DIRECTIONS FOR THIS TASK:
Recast everything in the material below, from the line containing "Considering their positions, is" down to its final line, as a Markdown table with columns headed No. and Text, numbering each row and leaving out blank lines.
※
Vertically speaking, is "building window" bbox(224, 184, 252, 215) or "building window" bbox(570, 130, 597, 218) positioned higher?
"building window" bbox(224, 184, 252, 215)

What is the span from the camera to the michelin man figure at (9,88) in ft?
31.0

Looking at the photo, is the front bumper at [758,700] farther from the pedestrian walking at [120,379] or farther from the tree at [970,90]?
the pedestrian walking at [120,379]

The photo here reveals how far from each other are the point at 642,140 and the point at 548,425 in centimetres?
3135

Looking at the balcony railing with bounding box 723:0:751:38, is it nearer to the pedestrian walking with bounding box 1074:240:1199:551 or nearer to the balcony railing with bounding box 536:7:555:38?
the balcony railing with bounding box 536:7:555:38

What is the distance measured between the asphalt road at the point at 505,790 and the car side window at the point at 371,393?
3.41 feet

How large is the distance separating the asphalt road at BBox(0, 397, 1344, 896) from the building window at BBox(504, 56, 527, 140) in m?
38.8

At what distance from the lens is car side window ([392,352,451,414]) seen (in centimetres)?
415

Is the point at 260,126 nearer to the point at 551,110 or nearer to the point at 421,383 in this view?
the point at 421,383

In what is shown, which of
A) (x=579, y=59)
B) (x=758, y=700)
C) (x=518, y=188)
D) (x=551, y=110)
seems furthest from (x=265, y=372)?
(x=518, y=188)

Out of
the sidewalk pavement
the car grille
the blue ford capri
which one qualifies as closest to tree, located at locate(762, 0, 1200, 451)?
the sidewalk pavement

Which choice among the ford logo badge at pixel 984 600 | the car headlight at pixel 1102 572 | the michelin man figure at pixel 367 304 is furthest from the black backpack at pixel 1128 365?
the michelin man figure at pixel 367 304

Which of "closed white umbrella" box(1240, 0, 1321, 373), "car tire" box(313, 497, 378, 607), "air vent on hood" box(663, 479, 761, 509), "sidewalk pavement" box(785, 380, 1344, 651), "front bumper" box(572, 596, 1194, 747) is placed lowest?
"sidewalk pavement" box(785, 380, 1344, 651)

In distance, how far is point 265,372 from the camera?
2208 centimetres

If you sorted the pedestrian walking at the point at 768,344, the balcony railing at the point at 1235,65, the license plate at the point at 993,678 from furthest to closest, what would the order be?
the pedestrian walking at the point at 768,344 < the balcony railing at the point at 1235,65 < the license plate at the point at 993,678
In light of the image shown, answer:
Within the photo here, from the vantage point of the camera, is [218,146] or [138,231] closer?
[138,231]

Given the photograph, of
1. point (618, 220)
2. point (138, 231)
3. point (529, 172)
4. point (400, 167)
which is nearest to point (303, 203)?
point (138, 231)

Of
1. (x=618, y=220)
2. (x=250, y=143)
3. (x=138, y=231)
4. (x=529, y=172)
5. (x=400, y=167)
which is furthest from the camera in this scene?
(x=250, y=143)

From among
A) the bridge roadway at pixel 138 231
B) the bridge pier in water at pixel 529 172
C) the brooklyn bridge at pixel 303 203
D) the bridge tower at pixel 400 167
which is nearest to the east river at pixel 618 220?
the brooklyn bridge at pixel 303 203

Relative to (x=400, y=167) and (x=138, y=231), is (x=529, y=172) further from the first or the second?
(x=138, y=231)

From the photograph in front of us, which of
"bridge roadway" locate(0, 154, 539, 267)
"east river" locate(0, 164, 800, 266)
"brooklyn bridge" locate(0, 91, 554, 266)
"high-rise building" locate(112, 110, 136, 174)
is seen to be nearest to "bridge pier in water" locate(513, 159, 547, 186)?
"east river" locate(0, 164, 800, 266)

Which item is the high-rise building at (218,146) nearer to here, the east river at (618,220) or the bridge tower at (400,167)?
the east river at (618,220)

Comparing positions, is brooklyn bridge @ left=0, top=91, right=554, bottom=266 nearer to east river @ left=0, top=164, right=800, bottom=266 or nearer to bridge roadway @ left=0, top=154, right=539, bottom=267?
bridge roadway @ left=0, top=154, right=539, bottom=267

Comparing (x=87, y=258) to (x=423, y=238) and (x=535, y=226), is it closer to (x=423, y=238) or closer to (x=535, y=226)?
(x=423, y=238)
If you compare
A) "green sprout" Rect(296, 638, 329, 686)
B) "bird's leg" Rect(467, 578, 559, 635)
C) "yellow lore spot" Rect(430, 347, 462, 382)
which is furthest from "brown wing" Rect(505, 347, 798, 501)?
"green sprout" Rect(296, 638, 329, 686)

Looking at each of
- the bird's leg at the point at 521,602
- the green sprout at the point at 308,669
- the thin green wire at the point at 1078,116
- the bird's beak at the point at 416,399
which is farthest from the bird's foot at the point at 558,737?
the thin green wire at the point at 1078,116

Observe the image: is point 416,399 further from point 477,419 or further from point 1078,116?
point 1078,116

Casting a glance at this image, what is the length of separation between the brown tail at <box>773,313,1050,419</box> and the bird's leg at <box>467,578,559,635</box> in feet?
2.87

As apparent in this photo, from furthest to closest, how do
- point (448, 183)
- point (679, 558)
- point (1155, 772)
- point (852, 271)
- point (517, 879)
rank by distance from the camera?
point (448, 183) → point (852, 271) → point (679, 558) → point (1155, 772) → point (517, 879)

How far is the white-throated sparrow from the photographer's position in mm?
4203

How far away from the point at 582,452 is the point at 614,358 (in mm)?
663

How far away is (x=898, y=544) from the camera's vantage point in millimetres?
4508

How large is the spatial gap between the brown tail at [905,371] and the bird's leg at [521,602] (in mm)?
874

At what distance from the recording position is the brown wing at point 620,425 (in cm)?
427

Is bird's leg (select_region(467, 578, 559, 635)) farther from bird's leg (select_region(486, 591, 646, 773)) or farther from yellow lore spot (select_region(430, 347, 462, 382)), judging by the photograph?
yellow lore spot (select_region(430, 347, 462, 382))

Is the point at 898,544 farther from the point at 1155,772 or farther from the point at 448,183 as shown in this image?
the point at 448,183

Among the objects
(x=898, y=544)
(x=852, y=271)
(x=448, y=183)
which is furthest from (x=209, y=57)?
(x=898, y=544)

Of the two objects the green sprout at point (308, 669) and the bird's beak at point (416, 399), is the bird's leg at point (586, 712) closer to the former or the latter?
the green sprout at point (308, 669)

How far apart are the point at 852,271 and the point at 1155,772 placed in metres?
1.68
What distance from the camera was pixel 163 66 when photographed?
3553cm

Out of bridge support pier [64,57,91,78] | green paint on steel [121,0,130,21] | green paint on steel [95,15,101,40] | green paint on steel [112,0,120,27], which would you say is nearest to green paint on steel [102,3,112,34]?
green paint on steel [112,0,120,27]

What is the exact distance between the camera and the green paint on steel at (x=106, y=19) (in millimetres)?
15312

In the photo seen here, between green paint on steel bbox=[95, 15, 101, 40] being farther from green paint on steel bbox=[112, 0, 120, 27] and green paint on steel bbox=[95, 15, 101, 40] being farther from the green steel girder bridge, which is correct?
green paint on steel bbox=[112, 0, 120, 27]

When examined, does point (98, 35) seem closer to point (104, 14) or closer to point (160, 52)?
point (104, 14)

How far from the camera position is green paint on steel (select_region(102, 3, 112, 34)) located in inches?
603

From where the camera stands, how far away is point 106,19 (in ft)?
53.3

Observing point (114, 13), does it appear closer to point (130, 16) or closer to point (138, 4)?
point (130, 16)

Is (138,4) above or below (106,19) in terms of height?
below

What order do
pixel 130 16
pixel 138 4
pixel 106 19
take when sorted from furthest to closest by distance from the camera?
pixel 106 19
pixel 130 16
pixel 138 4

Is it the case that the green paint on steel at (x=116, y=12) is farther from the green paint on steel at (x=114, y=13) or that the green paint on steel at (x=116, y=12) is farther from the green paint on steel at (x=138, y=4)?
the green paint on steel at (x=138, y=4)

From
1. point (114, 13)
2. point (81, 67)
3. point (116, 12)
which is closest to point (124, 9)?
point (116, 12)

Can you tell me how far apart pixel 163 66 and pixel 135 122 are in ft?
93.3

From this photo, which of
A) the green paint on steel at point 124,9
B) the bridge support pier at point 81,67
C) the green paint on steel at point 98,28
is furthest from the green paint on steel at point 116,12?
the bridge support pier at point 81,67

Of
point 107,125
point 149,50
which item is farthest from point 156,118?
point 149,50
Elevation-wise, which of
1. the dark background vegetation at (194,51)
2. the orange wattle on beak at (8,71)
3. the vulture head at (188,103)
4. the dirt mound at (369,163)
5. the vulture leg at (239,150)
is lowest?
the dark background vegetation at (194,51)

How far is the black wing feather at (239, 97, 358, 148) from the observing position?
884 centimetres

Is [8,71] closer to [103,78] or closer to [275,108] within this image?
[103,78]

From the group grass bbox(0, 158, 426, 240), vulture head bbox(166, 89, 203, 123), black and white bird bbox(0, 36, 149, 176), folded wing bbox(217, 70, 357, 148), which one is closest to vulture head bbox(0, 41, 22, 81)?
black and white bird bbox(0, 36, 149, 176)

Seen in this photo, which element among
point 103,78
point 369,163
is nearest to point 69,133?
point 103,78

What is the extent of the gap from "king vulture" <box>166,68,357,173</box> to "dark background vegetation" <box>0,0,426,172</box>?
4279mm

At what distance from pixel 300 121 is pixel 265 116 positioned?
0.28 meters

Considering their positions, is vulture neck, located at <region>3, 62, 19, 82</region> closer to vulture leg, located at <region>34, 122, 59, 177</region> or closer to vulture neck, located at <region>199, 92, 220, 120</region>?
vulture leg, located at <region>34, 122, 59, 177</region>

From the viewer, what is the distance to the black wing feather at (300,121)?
※
FINISHED TASK:
| No. | Text |
|---|---|
| 1 | Considering their positions, is vulture neck, located at <region>3, 62, 19, 82</region> closer to vulture leg, located at <region>34, 122, 59, 177</region> or closer to vulture neck, located at <region>199, 92, 220, 120</region>? |
| 2 | vulture leg, located at <region>34, 122, 59, 177</region> |
| 3 | From the viewer, what is the distance to the black wing feather at (300,121)? |